* [PROBLEM DESCRIPTION]: Select every line in the entries below that contains the word "inches", treating uppercase and lowercase as different.

Source records:
◆ ◆ ◆ ◆ ◆ ◆ ◆
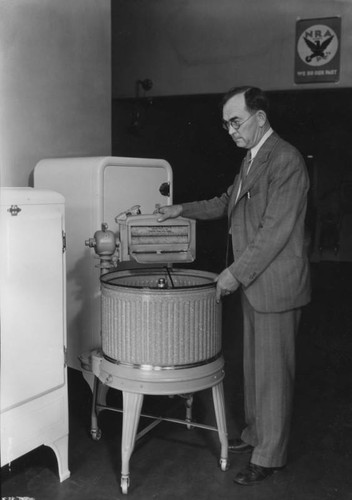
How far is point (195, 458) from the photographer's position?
2762mm

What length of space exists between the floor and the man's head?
1404 mm

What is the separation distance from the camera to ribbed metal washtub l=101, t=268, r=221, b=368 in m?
2.35

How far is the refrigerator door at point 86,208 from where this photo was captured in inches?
115

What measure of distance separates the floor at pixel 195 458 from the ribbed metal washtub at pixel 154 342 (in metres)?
0.21

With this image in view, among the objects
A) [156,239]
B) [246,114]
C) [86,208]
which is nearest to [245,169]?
[246,114]

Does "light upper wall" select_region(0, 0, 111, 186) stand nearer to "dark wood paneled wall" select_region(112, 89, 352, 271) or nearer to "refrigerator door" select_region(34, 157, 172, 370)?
"refrigerator door" select_region(34, 157, 172, 370)

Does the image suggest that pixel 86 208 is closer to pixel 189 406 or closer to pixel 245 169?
pixel 245 169

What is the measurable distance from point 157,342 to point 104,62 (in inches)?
77.8

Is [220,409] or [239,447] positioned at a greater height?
[220,409]

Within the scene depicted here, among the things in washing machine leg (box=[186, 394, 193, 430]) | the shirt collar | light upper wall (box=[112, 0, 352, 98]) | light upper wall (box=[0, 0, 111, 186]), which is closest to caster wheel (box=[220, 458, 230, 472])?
washing machine leg (box=[186, 394, 193, 430])

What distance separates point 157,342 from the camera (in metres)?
2.37

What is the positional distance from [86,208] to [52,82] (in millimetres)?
758

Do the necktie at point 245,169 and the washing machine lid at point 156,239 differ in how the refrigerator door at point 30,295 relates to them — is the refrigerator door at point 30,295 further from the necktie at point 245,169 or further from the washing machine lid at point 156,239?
the necktie at point 245,169

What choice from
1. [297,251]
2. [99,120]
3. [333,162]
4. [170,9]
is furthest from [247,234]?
[333,162]
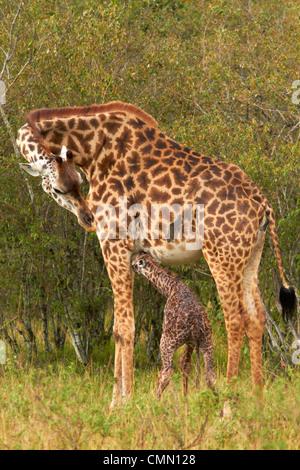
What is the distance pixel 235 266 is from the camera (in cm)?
675

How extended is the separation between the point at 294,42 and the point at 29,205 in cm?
560

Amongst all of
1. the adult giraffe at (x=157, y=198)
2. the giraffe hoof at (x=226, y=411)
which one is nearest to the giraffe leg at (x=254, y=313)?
the adult giraffe at (x=157, y=198)

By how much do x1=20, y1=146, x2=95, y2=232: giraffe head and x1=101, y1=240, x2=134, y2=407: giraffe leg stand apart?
1.10 feet

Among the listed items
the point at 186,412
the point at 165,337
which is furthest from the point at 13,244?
the point at 186,412

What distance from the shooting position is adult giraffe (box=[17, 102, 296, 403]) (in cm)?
679

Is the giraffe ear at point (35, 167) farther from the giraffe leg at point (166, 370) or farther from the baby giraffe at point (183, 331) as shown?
the giraffe leg at point (166, 370)

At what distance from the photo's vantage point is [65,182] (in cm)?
680

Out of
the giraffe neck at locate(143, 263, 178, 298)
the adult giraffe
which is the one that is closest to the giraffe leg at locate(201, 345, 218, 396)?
the adult giraffe

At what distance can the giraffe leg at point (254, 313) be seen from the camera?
691cm

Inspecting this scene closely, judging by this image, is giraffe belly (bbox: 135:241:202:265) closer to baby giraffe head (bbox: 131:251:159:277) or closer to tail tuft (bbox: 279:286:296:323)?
baby giraffe head (bbox: 131:251:159:277)

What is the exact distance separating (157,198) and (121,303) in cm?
107

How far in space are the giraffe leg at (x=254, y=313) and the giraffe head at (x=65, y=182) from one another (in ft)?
5.14

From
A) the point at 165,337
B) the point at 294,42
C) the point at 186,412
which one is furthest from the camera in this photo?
the point at 294,42
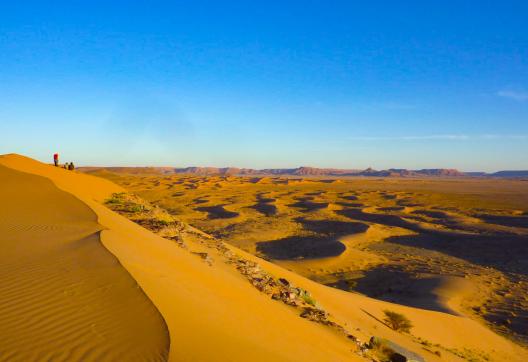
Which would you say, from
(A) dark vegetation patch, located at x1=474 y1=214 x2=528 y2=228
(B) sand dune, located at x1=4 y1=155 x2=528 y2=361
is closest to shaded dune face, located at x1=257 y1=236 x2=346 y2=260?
(B) sand dune, located at x1=4 y1=155 x2=528 y2=361

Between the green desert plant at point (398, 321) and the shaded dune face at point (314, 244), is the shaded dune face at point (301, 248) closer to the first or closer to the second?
the shaded dune face at point (314, 244)

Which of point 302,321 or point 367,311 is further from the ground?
point 302,321

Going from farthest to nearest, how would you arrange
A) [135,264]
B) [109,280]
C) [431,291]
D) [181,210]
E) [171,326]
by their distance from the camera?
1. [181,210]
2. [431,291]
3. [135,264]
4. [109,280]
5. [171,326]

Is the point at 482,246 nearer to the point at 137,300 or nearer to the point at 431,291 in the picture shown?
the point at 431,291

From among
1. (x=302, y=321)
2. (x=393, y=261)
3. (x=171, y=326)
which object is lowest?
(x=393, y=261)

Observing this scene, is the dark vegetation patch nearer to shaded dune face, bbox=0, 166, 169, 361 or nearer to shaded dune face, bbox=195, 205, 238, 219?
shaded dune face, bbox=195, 205, 238, 219

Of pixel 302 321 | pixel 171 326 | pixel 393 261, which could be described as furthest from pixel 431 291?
pixel 171 326

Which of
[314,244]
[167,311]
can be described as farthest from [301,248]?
[167,311]
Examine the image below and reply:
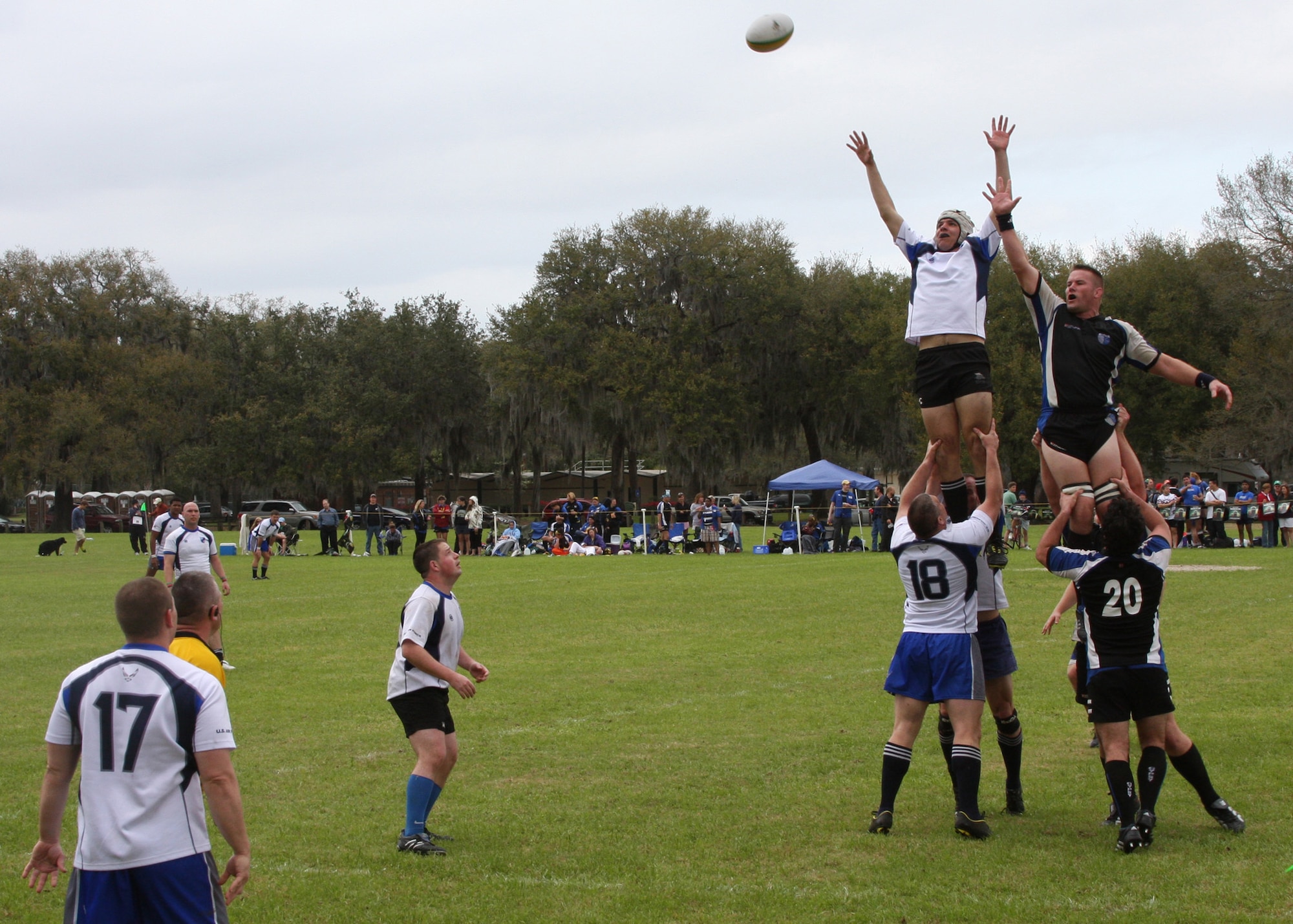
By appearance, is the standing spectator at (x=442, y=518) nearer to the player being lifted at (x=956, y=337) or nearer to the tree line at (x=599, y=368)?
the tree line at (x=599, y=368)

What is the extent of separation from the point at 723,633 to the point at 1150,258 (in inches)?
1676

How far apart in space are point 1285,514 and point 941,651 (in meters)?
27.4

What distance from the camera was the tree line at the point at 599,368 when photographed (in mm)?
48281

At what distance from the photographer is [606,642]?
13.5m

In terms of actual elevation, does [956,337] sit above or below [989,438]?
above

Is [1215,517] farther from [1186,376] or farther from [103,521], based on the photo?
[103,521]

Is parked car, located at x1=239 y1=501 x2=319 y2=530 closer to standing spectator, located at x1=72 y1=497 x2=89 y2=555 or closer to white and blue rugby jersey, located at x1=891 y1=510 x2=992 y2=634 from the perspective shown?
standing spectator, located at x1=72 y1=497 x2=89 y2=555

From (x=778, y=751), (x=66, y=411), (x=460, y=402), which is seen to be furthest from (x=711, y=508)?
(x=66, y=411)

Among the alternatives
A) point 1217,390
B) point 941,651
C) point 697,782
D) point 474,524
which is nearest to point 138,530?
point 474,524

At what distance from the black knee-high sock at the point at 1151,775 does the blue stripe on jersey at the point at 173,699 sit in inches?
171

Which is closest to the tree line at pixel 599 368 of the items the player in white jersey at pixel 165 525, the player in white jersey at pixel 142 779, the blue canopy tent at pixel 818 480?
the blue canopy tent at pixel 818 480

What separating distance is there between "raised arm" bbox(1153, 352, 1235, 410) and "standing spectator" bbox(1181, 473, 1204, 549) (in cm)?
2446

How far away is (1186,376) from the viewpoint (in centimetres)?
680

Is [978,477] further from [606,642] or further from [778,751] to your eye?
[606,642]
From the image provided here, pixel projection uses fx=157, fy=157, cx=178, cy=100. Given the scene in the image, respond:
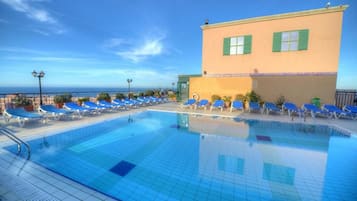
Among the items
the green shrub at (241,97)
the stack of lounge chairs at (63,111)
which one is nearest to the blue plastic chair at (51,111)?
the stack of lounge chairs at (63,111)

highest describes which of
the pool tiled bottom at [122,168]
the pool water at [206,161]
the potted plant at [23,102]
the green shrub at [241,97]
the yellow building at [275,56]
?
the yellow building at [275,56]

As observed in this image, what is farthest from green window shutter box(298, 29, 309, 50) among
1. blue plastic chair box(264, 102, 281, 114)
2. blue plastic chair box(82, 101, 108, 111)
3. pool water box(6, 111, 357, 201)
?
blue plastic chair box(82, 101, 108, 111)

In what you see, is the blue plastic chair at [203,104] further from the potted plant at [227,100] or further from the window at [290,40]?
the window at [290,40]

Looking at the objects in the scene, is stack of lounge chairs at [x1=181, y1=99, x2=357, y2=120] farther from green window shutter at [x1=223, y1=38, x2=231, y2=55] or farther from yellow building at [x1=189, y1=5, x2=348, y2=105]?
green window shutter at [x1=223, y1=38, x2=231, y2=55]

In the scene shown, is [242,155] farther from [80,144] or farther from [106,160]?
[80,144]

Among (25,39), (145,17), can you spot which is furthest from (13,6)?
(145,17)

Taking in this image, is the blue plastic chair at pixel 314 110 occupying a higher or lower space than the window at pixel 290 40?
lower

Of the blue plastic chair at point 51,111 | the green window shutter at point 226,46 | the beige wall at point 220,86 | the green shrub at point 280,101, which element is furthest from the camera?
the green window shutter at point 226,46

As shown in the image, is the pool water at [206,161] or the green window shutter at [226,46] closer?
the pool water at [206,161]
◆ ◆ ◆ ◆ ◆ ◆ ◆
* [REPLY TO THE TASK]:
How far is the refrigerator door at point 86,208 from where this photo was captured in inches?
What is the measurable distance from point 157,342 to point 104,62 (in inches)?
What is the extent of separation from the point at 723,633 to the point at 1150,258 (in inches)?
At what distance from the black knee-high sock at the point at 1151,775 does the blue stripe on jersey at the point at 173,699 sit in inches?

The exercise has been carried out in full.